Jung, dynamisch und liberal verkörperte Macron eine neue Generation, die das Land wieder in Gang bringen will. Zuweilen wirkte der Präsident wie ein technokratischer Wunderheiler, der nach seinem denkbar knappen Sieg über die radikale Linke (Mélenchon) und die populistische Rechte (Marine Le Pen) das Unmögliche wagte und auf dem Wasser wandelte. Doch sein Versprechen, er werde den Schwächeren eine Chance bieten, sich hoch zu arbeiten, hat Macron trotz aller Zumutungen nicht eingelöst. Wieder fühlt sich die Mehrheit der Bevölkerung nicht repräsentiert in der absoluten Parlamentsmehrheit und trotz der neuen Sammlungsbewegung La Republique En Marche, die führende Kader der Sarkozy- und der Hollande-Partei als Minister recyclte.

Jetzt fordert das Volk aus der Provinz die Absetzung des Monarchen. Der Unmut über Macron ist der Unmut über ein Wirtschaftsmodell, in dem Arbeitsmöglichkeiten und Wohlstand sich in den Metropolen konzentrieren, während deindustrialisierte und ländliche Regionen, kleine und mittelgroße Städte zusehends an Dynamik verlieren. Macron hat miserable gesellschaftliche Verhältnisse mit einer aufgestauten Wut geerbt und er hat mit seinen »Reformen« den Druck erhöht.

▸ **ZU BEARBEITENDE AUFGABEN**:
- a) Schreiben Sie aus dem Text über Macron den Abschnitt ab, der mit den Worten „Jung, dynamisch und“ beginnt, und hören Sie nach „als Minister recyclte.“ auf.
- b) Geben Sie den Absatz des Textes über Macron, der mit „Jetzt fordert das Volk“ beginnt, in kürzerer Form wieder und behalten Sie dabei seine wesentlichen Fakten bei.
- c) Beantworten Sie anhand des Textes über Macron die folgenden Fragen:
(i) Über welche politischen Lager siegte Macron denkbar knapp?
(ii) Wie heißt die neue Sammlungsbewegung, die im Text genannt wird?
(iii) Wo konzentrieren sich laut dem Text Arbeitsmöglichkeiten und Wohlstand?

▸ **GEGEBENE DATEN**:
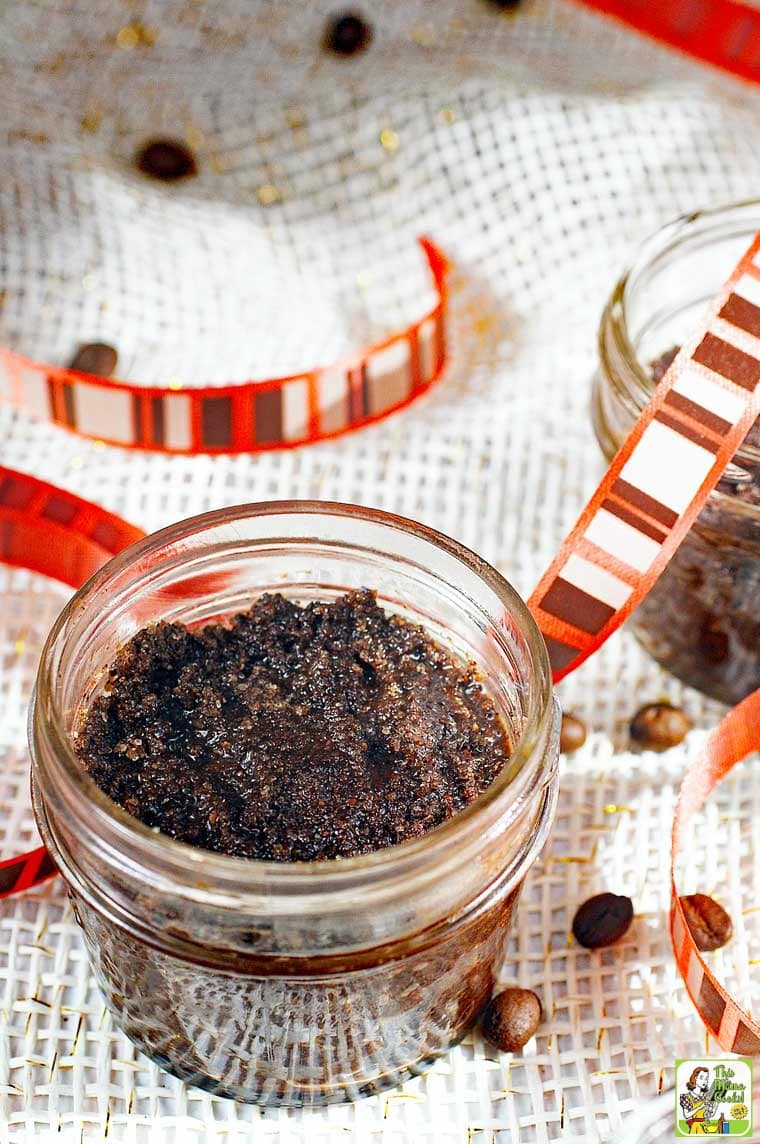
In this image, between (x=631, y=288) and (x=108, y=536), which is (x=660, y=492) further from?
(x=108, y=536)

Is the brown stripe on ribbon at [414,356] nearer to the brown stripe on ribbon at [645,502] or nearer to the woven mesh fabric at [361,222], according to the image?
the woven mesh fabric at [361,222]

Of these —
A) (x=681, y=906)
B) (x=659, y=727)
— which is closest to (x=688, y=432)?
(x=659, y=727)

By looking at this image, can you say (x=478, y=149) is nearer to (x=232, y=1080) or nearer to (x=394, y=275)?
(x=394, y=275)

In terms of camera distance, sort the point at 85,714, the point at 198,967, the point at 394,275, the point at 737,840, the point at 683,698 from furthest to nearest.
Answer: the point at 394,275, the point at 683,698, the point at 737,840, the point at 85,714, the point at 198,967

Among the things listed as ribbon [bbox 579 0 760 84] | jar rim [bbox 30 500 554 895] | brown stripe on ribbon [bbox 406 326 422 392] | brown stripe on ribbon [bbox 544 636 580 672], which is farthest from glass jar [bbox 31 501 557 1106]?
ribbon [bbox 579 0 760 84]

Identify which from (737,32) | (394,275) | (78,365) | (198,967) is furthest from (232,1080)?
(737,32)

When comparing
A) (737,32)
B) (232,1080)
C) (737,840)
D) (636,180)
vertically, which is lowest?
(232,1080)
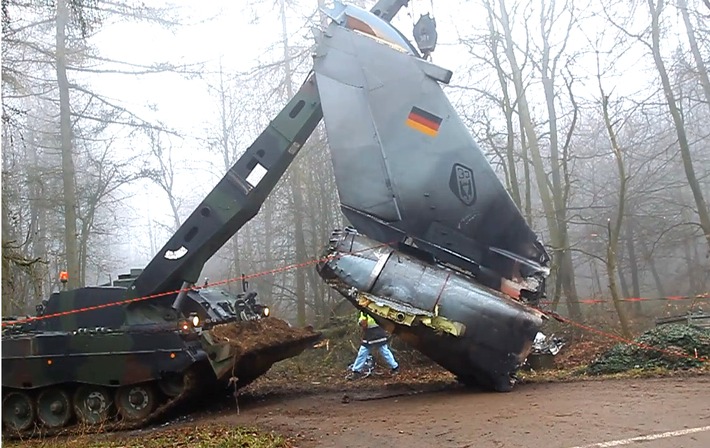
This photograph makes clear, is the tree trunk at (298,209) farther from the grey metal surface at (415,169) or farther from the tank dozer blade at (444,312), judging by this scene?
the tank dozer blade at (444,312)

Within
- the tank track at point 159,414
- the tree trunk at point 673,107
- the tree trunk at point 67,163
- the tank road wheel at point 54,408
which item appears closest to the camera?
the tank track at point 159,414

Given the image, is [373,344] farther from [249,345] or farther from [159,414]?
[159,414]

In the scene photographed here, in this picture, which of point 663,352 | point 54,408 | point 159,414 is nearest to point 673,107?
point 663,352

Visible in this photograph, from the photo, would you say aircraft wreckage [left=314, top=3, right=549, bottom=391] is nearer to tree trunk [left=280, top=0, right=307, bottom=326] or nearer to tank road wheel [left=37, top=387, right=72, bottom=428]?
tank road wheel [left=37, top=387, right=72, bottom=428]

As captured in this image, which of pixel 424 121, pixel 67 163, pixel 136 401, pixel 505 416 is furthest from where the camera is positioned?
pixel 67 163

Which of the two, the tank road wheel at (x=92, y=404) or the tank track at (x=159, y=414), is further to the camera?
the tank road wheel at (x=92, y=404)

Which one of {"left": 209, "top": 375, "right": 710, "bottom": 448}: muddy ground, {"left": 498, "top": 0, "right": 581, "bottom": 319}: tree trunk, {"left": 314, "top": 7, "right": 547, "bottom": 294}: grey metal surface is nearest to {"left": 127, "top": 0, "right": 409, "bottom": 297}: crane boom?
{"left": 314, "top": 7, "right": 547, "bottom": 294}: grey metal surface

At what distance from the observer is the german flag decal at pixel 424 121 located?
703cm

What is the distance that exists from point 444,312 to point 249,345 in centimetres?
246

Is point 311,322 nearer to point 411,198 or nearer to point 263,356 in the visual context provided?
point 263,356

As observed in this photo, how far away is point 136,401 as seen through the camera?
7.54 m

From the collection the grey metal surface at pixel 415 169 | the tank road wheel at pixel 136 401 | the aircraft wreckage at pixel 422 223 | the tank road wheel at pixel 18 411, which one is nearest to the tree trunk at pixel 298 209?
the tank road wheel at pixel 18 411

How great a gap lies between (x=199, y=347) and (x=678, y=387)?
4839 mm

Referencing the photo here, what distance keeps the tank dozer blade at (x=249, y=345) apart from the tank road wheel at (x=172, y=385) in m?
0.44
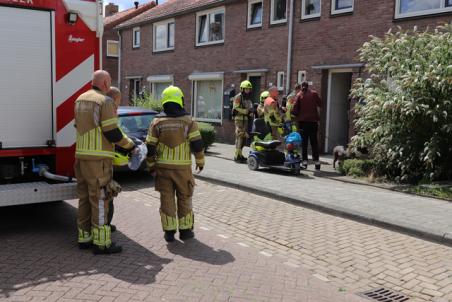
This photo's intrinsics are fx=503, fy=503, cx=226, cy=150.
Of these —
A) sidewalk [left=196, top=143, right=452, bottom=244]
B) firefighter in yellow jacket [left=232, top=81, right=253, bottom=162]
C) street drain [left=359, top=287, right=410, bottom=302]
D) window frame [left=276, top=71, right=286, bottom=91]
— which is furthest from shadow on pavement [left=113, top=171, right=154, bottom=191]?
--
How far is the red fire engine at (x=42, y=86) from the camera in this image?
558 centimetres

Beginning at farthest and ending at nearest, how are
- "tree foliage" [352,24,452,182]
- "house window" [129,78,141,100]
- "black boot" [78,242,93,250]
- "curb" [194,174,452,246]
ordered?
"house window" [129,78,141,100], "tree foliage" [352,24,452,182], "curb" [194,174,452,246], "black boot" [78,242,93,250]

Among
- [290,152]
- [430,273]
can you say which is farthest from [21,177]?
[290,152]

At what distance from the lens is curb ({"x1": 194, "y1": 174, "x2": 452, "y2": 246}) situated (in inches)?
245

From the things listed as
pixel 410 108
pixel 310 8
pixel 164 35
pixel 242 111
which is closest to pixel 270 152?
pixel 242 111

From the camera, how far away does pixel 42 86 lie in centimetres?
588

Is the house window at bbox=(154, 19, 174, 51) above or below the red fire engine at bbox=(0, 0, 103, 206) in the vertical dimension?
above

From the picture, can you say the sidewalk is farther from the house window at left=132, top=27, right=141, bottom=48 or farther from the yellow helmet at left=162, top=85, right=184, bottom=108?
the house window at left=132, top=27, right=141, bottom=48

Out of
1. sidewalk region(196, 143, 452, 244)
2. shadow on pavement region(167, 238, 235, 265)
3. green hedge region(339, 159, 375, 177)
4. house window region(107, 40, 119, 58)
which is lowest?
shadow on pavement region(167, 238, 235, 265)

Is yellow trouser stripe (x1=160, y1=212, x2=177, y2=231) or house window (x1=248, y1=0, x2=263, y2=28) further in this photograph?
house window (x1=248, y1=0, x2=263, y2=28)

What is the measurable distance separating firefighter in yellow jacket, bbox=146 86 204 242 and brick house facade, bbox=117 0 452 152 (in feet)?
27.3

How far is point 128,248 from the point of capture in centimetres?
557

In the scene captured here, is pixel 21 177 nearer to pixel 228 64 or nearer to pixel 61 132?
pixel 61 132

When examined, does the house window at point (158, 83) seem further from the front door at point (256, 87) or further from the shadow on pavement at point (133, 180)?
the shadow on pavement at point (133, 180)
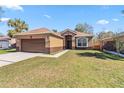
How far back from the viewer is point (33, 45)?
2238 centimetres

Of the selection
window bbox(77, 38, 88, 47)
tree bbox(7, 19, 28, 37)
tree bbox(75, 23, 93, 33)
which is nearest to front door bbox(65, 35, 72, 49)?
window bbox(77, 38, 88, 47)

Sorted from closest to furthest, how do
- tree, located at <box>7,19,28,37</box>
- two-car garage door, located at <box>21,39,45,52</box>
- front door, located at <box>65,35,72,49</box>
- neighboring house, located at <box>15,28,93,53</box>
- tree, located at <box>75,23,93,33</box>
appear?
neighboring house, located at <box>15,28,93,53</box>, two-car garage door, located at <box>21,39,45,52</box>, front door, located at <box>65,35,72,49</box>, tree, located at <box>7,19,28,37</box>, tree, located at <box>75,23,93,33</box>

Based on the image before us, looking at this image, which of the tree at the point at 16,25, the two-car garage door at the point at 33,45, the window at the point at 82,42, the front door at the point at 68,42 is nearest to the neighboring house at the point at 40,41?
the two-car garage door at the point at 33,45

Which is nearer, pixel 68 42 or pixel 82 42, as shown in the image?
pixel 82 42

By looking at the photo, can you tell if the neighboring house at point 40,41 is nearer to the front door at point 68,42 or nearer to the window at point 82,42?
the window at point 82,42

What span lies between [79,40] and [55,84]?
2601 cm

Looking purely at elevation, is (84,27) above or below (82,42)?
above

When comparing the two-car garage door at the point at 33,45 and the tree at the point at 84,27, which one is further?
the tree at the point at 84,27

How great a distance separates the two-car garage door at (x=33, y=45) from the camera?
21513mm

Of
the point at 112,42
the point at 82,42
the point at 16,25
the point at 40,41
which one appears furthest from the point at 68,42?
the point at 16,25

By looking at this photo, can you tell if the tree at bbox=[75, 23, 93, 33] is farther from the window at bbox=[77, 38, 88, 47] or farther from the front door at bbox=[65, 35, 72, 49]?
==
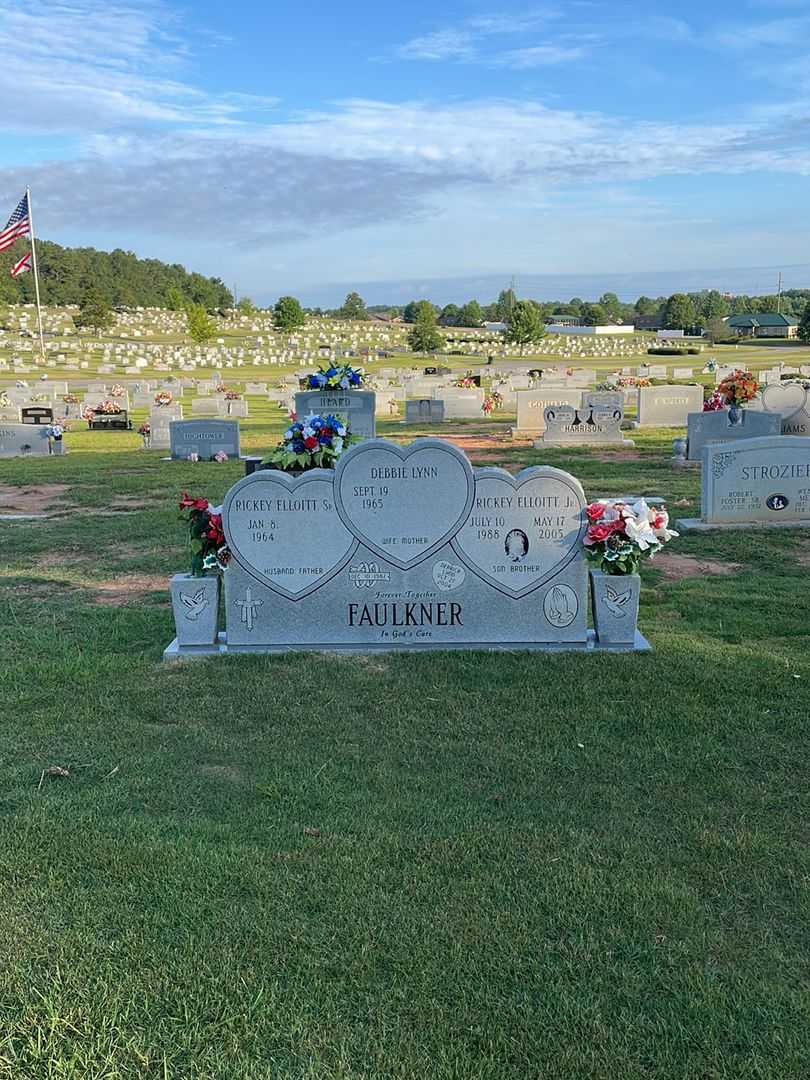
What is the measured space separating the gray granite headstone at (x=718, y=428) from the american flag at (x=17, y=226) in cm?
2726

▸ **LÖSUNGEN**:
- a)
Jung, dynamisch und liberal verkörperte Macron eine neue Generation, die das Land wieder in Gang bringen will. Zuweilen wirkte der Präsident wie ein technokratischer Wunderheiler, der nach seinem denkbar knappen Sieg über die radikale Linke (Mélenchon) und die populistische Rechte (Marine Le Pen) das Unmögliche wagte und auf dem Wasser wandelte. Doch sein Versprechen, er werde den Schwächeren eine Chance bieten, sich hoch zu arbeiten, hat Macron trotz aller Zumutungen nicht eingelöst. Wieder fühlt sich die Mehrheit der Bevölkerung nicht repräsentiert in der absoluten Parlamentsmehrheit und trotz der neuen Sammlungsbewegung La Republique En Marche, die führende Kader der Sarkozy- und der Hollande-Partei als Minister recyclte.

- b) Das Volk aus der Provinz verlangt die Absetzung des Monarchen. Der Unmut über Macron richtet sich gegen ein Wirtschaftsmodell, das Arbeitsmöglichkeiten und Wohlstand in den Metropolen bündelt. Deindustrialisierte und ländliche Regionen sowie kleine und mittelgroße Städte verlieren dagegen an Dynamik. Macron hat miserable gesellschaftliche Verhältnisse und aufgestaute Wut geerbt und mit seinen »Reformen« den Druck erhöht.

- c)
(i) Über die radikale Linke (Mélenchon) und die populistische Rechte (Marine Le Pen).
(ii) La Republique En Marche.
(iii) In den Metropolen.